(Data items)
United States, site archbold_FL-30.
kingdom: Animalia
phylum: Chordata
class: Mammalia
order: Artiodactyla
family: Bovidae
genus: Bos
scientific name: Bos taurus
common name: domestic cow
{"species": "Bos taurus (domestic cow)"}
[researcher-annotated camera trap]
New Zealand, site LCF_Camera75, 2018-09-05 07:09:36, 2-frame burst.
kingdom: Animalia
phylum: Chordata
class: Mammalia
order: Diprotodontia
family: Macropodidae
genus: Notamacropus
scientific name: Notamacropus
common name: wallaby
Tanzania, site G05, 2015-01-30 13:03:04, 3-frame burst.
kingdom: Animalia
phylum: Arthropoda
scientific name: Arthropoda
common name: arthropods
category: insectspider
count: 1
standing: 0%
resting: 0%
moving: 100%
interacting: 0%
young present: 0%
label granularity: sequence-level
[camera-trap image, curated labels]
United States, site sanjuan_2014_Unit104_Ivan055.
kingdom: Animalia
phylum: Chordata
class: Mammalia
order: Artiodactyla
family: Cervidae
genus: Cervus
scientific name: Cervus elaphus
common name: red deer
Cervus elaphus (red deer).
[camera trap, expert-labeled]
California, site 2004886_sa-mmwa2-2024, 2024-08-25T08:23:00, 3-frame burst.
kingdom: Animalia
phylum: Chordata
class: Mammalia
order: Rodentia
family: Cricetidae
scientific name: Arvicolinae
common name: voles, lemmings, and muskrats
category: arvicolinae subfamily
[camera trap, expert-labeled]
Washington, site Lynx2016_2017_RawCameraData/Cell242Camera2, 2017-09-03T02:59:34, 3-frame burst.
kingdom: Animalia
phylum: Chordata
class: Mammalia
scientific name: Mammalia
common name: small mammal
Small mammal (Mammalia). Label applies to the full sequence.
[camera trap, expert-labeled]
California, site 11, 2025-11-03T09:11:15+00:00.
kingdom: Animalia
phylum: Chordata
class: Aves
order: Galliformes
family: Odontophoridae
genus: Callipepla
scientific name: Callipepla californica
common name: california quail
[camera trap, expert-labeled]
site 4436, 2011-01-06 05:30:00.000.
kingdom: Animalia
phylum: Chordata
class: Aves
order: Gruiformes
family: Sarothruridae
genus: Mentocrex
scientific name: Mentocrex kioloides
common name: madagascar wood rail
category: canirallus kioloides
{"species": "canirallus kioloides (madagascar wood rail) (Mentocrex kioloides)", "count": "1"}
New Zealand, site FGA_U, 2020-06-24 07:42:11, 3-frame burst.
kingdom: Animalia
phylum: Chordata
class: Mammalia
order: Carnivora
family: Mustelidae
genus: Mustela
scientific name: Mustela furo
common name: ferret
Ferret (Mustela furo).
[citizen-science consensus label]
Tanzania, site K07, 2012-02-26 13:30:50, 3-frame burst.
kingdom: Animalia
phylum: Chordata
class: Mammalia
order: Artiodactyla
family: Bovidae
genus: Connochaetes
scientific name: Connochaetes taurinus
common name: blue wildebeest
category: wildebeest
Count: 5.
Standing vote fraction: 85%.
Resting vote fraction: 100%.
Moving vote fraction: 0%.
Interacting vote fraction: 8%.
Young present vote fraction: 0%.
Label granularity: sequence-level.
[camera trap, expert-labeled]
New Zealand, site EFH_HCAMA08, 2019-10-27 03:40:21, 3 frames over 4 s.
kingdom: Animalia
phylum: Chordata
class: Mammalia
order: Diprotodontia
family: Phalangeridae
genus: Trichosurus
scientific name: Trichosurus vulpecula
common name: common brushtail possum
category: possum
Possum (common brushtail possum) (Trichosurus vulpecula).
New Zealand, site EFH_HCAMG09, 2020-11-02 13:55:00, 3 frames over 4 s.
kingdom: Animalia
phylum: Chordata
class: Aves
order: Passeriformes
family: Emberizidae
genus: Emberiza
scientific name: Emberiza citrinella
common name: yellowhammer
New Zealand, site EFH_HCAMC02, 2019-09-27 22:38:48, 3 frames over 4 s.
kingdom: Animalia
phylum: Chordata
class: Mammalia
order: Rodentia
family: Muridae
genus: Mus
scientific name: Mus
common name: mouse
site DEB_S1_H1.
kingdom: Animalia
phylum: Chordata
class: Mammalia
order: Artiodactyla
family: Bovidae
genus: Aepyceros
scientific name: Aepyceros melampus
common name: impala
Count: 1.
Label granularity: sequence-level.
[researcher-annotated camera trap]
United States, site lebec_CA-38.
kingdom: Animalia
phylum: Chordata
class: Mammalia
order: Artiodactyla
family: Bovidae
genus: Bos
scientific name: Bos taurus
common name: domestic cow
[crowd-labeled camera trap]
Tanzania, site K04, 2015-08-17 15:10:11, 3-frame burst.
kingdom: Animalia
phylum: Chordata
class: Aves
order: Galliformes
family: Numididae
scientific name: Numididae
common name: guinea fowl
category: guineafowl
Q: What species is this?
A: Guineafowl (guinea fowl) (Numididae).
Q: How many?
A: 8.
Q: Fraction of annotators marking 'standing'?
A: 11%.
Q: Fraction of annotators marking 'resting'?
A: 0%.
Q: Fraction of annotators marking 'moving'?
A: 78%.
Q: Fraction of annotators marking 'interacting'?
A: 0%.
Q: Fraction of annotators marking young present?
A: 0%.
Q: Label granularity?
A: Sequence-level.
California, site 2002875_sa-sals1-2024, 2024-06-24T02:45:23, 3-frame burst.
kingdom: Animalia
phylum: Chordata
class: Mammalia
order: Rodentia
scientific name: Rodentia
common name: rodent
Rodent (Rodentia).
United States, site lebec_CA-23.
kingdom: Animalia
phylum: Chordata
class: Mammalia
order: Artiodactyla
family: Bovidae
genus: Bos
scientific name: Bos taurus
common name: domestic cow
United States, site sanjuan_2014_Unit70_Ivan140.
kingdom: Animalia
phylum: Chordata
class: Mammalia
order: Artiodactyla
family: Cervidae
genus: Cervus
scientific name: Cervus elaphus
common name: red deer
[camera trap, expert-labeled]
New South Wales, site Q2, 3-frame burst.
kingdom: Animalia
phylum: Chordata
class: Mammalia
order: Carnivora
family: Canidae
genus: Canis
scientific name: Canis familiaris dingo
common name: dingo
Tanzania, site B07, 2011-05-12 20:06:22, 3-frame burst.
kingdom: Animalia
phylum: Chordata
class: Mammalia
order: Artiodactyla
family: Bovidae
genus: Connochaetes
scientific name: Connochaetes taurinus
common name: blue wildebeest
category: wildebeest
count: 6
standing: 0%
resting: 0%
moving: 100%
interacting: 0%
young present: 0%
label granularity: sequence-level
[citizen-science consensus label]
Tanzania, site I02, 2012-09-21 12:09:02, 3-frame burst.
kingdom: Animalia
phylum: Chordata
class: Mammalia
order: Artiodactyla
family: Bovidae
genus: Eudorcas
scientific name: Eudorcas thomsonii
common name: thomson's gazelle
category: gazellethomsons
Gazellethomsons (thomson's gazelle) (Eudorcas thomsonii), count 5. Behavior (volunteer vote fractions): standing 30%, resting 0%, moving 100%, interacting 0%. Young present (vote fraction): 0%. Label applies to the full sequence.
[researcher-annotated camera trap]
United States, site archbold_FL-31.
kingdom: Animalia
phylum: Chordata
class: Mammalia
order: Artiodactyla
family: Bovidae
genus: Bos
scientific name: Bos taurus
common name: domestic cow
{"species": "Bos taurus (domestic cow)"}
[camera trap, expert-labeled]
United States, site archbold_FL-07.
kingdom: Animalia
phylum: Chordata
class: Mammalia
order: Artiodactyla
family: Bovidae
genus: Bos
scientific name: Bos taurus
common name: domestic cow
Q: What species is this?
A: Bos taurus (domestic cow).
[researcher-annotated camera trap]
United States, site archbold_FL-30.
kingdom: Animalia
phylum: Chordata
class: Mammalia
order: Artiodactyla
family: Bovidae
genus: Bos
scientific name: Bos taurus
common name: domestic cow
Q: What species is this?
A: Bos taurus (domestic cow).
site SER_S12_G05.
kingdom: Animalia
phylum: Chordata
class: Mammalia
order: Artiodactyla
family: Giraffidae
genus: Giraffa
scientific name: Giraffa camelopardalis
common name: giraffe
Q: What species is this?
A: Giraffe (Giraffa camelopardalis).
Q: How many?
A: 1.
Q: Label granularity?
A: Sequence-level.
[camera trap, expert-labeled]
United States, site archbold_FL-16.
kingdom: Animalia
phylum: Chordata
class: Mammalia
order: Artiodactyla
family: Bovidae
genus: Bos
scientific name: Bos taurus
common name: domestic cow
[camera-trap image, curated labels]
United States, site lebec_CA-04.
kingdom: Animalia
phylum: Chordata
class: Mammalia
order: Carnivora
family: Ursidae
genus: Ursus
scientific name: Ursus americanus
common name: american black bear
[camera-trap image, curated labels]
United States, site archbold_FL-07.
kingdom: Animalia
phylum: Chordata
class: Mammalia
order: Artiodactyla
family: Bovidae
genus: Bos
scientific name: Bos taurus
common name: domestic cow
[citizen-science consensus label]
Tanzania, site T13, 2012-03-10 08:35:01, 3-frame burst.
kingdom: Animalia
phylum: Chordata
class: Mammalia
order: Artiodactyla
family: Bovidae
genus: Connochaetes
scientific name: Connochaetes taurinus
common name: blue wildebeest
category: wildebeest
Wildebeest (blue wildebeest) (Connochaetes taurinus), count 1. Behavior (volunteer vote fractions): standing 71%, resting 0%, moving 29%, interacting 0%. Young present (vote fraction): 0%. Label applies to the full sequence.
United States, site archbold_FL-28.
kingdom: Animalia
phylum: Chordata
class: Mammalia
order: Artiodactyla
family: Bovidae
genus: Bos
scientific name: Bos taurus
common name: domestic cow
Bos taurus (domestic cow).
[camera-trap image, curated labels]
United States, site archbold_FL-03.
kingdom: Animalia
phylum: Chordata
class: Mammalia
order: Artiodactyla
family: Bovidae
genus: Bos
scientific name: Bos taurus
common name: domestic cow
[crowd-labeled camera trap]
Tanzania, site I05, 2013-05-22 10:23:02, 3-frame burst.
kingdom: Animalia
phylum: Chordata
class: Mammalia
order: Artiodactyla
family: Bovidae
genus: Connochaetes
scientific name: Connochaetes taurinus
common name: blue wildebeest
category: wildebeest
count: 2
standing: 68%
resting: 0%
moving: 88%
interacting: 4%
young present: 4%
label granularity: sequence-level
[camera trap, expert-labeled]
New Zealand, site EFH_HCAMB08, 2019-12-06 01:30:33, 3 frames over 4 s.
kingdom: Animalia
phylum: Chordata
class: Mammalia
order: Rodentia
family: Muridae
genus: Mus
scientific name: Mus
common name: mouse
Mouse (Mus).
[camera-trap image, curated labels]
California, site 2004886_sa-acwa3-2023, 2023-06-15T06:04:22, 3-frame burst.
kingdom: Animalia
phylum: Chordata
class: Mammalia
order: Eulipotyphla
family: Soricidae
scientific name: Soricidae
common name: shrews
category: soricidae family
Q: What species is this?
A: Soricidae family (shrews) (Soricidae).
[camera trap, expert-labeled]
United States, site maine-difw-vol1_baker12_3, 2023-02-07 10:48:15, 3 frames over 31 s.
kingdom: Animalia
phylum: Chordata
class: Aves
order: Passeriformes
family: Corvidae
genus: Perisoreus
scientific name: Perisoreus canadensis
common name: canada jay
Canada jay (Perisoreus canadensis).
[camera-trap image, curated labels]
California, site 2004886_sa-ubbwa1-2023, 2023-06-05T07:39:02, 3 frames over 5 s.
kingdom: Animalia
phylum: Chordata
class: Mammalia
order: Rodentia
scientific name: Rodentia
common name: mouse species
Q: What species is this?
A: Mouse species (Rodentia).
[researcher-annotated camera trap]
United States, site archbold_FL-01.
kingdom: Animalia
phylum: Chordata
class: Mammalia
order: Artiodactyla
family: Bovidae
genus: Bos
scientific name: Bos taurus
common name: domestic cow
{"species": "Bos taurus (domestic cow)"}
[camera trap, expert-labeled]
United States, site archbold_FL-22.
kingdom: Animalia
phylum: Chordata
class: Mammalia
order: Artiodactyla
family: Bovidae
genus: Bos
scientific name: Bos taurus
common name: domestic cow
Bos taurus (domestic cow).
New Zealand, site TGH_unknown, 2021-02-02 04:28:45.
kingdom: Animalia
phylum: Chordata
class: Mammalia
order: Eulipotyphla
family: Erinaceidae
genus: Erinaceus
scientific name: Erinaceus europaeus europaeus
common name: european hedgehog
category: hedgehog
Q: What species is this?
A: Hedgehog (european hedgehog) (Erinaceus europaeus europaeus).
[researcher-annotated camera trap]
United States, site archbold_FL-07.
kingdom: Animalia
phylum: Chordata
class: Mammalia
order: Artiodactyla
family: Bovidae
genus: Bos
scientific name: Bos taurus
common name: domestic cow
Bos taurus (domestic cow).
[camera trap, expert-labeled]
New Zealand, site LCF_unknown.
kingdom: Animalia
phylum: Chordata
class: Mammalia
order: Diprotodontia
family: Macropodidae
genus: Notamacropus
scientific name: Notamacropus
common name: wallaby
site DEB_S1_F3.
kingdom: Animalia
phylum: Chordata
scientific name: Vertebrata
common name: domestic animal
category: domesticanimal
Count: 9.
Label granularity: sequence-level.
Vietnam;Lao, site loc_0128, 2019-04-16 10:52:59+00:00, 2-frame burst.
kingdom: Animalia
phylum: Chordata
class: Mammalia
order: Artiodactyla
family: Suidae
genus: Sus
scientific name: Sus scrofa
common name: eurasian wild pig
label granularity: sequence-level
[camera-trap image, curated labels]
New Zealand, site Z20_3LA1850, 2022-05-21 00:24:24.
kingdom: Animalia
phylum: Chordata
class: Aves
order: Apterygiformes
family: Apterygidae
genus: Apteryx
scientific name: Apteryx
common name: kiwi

- **Work instruction**
Exactly as written, please transcribe the lines from the start of the records above to the line that holds "category: arvicolinae subfamily", both ends included.

- **Reply to the task**
United States, site archbold_FL-30.
kingdom: Animalia
phylum: Chordata
class: Mammalia
order: Artiodactyla
family: Bovidae
genus: Bos
scientific name: Bos taurus
common name: domestic cow
{"species": "Bos taurus (domestic cow)"}
[researcher-annotated camera trap]
New Zealand, site LCF_Camera75, 2018-09-05 07:09:36, 2-frame burst.
kingdom: Animalia
phylum: Chordata
class: Mammalia
order: Diprotodontia
family: Macropodidae
genus: Notamacropus
scientific name: Notamacropus
common name: wallaby
Tanzania, site G05, 2015-01-30 13:03:04, 3-frame burst.
kingdom: Animalia
phylum: Arthropoda
scientific name: Arthropoda
common name: arthropods
category: insectspider
count: 1
standing: 0%
resting: 0%
moving: 100%
interacting: 0%
young present: 0%
label granularity: sequence-level
[camera-trap image, curated labels]
United States, site sanjuan_2014_Unit104_Ivan055.
kingdom: Animalia
phylum: Chordata
class: Mammalia
order: Artiodactyla
family: Cervidae
genus: Cervus
scientific name: Cervus elaphus
common name: red deer
Cervus elaphus (red deer).
[camera trap, expert-labeled]
California, site 2004886_sa-mmwa2-2024, 2024-08-25T08:23:00, 3-frame burst.
kingdom: Animalia
phylum: Chordata
class: Mammalia
order: Rodentia
family: Cricetidae
scientific name: Arvicolinae
common name: voles, lemmings, and muskrats
category: arvicolinae subfamily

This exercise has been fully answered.